PROMPT 1: Select every line in the records below that contains the word "background".
===== SELECTION
This is a note to let you know that I've just added the patch titled

    testing/selftests/mm: add soft-dirty merge self-test

to the 6.18-stable tree which can be found at:
    http://www.kernel.org/git/?p=linux/kernel/git/stable/stable-queue.git;a=summary

The filename of the patch is:
     testing-selftests-mm-add-soft-dirty-merge-self-test.patch
and it can be found in the queue-6.18 subdirectory.

If you, or anyone else, feels it should not be added to the stable tree,
please let <stable@vger.kernel.org> know about it.


From stable+bounces-247756-greg=kroah.com@vger.kernel.org Fri May 15 14:06:06 2026
From: Ahmed Elaidy <elaidya225@gmail.com>
Date: Fri, 15 May 2026 15:42:19 +0300
Subject: testing/selftests/mm: add soft-dirty merge self-test
To: stable@vger.kernel.org
Cc: linux-mm@kvack.org, akpm@linux-foundation.org, ljs@kernel.org, avagin@gmail.com, Lorenzo Stoakes <lorenzo.stoakes@oracle.com>, "David Hildenbrand (Red Hat)" <david@kernel.org>, Jann Horn <jannh@google.com>, Liam Howlett <liam.howlett@oracle.com>, Michal Hocko <mhocko@suse.com>, Mike Rapoport <rppt@kernel.org>, Pedro Falcato <pfalcato@suse.de>, Suren Baghdasaryan <surenb@google.com>, Vlastimil Babka <vbabka@suse.cz>, Cyrill Gorcunov <gorcunov@gmail.com>, Ahmed Elaidy <elaidya225@gmail.com>
Message-ID: <20260515124218.151966-11-elaidya225@gmail.com>

From: Lorenzo Stoakes <lorenzo.stoakes@oracle.com>

commit c7ba92bcfea34f6b4afc744c3b65c8f7420fefe0 upstream.
==========
===== EXTRACTED MATERIAL
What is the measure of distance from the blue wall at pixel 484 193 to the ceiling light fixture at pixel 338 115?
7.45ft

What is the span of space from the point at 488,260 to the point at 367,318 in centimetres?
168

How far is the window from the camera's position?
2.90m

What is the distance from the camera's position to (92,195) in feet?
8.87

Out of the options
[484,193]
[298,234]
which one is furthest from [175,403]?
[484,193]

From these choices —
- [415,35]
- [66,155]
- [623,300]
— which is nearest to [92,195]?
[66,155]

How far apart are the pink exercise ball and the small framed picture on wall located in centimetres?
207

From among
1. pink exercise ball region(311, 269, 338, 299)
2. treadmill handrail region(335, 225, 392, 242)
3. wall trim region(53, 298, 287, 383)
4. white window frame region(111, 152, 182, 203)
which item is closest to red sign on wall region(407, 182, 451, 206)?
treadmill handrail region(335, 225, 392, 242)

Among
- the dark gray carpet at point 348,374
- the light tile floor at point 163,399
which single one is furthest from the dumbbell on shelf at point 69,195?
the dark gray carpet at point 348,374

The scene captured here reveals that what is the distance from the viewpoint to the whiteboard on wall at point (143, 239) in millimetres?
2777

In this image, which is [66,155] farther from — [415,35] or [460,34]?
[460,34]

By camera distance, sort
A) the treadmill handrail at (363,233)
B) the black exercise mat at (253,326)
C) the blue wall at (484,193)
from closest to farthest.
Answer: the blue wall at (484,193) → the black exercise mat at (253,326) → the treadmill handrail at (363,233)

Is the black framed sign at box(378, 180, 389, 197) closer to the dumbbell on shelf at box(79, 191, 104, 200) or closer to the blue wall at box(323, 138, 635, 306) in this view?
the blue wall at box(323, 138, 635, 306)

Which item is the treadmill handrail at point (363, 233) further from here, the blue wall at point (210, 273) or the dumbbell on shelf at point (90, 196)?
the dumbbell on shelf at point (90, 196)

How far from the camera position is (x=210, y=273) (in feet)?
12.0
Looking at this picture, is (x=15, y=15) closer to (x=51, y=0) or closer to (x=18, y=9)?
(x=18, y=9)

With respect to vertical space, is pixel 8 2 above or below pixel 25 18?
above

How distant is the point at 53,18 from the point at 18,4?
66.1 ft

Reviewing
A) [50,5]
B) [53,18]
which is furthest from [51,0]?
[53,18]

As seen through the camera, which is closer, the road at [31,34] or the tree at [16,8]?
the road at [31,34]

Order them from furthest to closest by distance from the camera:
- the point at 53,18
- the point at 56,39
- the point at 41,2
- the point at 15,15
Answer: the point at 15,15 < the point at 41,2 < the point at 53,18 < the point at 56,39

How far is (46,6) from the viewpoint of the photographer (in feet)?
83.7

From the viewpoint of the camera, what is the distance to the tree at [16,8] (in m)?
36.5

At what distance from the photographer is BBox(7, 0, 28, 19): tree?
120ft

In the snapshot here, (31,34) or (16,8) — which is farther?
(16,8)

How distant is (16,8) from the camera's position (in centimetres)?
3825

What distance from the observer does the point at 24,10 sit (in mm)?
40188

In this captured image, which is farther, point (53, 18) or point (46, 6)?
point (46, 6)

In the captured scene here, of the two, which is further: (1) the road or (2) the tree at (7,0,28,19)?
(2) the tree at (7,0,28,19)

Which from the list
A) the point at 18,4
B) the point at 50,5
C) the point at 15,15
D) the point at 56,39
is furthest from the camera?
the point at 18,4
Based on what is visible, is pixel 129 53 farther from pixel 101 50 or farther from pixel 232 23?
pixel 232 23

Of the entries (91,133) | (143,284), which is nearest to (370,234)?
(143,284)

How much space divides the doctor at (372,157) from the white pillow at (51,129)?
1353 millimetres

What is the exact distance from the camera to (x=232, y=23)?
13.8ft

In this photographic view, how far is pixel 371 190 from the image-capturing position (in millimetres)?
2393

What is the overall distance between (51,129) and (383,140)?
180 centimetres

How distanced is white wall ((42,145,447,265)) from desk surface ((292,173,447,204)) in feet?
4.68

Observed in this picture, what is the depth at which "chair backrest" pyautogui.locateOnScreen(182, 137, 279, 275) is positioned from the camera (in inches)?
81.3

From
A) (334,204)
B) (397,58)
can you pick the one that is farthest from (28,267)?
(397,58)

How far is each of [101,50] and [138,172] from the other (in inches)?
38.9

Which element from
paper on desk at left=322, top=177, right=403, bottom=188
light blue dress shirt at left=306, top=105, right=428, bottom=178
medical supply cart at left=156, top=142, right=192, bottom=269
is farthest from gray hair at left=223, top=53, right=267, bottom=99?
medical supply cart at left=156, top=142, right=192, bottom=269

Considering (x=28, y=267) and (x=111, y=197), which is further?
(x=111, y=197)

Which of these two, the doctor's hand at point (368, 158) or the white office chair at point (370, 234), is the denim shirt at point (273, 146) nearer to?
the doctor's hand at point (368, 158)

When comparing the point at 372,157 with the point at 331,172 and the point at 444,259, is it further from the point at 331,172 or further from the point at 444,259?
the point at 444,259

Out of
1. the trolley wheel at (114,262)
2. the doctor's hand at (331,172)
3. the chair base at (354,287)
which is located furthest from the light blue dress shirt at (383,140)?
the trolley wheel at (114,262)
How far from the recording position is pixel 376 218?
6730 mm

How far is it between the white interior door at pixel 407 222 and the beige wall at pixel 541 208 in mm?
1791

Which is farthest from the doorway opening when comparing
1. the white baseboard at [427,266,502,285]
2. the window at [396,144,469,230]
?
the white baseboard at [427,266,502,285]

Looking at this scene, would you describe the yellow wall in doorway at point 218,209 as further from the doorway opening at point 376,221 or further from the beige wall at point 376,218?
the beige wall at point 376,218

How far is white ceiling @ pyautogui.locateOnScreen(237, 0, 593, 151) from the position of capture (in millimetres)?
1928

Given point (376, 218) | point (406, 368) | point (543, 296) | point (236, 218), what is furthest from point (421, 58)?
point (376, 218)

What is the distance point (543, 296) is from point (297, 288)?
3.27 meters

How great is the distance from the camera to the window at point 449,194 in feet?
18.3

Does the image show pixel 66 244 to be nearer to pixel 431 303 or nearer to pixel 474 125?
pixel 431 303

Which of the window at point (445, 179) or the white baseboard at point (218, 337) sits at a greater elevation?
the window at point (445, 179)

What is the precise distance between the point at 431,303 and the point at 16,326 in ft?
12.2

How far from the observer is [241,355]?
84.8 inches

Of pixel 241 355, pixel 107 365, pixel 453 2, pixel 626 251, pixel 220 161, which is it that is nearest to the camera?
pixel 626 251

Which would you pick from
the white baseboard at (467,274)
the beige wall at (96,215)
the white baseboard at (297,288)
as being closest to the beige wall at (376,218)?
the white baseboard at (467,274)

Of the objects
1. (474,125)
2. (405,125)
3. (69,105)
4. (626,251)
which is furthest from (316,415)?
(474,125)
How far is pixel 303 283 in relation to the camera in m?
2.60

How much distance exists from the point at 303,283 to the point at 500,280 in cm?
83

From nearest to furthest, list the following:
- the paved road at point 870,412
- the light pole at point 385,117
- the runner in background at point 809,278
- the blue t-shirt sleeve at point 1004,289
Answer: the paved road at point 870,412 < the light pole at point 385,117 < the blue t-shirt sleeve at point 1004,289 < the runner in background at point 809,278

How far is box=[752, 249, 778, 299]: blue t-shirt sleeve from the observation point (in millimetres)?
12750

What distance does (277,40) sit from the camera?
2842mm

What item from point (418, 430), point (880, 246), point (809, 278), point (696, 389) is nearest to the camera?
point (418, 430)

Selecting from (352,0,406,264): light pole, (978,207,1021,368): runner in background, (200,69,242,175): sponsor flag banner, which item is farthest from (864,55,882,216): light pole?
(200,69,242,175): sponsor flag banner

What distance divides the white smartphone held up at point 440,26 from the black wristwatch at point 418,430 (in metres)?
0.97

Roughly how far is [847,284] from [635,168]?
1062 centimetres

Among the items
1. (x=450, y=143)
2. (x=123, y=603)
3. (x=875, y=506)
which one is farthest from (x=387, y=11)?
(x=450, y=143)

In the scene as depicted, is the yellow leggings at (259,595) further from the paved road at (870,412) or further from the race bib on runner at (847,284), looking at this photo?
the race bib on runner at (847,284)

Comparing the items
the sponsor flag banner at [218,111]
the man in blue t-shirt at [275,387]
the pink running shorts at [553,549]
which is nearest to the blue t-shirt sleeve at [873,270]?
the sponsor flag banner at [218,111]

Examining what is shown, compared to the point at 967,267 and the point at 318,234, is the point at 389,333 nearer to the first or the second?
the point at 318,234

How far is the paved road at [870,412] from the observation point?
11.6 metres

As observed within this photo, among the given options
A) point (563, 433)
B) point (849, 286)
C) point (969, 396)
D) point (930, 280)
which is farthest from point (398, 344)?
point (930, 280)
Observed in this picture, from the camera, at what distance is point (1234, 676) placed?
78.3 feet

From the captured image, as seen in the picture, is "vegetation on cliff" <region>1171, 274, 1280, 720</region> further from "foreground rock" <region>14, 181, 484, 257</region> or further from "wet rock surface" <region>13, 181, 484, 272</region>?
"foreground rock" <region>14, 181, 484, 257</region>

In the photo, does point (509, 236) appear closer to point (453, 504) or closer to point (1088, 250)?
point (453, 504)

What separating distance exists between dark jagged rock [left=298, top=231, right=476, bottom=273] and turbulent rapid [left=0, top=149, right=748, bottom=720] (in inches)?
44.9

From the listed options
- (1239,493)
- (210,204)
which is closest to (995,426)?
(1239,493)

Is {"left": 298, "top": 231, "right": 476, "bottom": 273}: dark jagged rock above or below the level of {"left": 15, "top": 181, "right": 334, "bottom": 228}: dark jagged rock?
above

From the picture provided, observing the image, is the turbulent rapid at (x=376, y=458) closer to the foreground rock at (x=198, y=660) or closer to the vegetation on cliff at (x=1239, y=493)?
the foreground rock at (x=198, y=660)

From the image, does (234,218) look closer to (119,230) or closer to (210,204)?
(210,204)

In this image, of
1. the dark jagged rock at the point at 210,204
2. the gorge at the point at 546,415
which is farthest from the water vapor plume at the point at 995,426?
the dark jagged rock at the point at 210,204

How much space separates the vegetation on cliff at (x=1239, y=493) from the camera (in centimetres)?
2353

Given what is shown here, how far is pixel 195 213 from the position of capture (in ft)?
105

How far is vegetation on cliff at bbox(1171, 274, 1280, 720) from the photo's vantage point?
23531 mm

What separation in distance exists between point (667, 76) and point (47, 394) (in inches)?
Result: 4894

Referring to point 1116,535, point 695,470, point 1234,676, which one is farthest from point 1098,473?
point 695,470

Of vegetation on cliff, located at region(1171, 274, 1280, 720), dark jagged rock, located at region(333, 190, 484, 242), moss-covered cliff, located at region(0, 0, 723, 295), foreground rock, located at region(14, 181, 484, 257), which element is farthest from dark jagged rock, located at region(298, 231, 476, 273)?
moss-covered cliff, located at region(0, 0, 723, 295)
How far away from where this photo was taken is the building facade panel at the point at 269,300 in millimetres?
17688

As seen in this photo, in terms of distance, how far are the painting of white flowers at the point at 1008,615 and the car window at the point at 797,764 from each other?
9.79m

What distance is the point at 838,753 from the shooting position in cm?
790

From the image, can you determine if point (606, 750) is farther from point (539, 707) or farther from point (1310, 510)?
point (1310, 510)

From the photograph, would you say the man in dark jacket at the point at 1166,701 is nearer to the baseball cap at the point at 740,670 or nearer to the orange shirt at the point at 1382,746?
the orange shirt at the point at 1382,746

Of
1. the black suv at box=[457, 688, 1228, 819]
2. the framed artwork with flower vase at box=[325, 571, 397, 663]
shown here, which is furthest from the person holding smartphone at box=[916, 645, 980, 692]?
==========
PROMPT 2: Translate this sentence from the stable-tree patch notice above into Spanish: "If you, or anyone else, feels it should not be added to the stable tree, please let <stable@vger.kernel.org> know about it."

RESPONSE 1:
- the runner in background at point 809,278
Answer: the paved road at point 870,412 < the light pole at point 385,117 < the blue t-shirt sleeve at point 1004,289 < the runner in background at point 809,278
Selecting from (352,0,406,264): light pole, (978,207,1021,368): runner in background, (200,69,242,175): sponsor flag banner, which item is farthest from (864,55,882,216): light pole?

RESPONSE 2: Si usted, o cualquier otra persona, considera que no debería añadirse al árbol estable, por favor, hágaselo saber a <stable@vger.kernel.org>.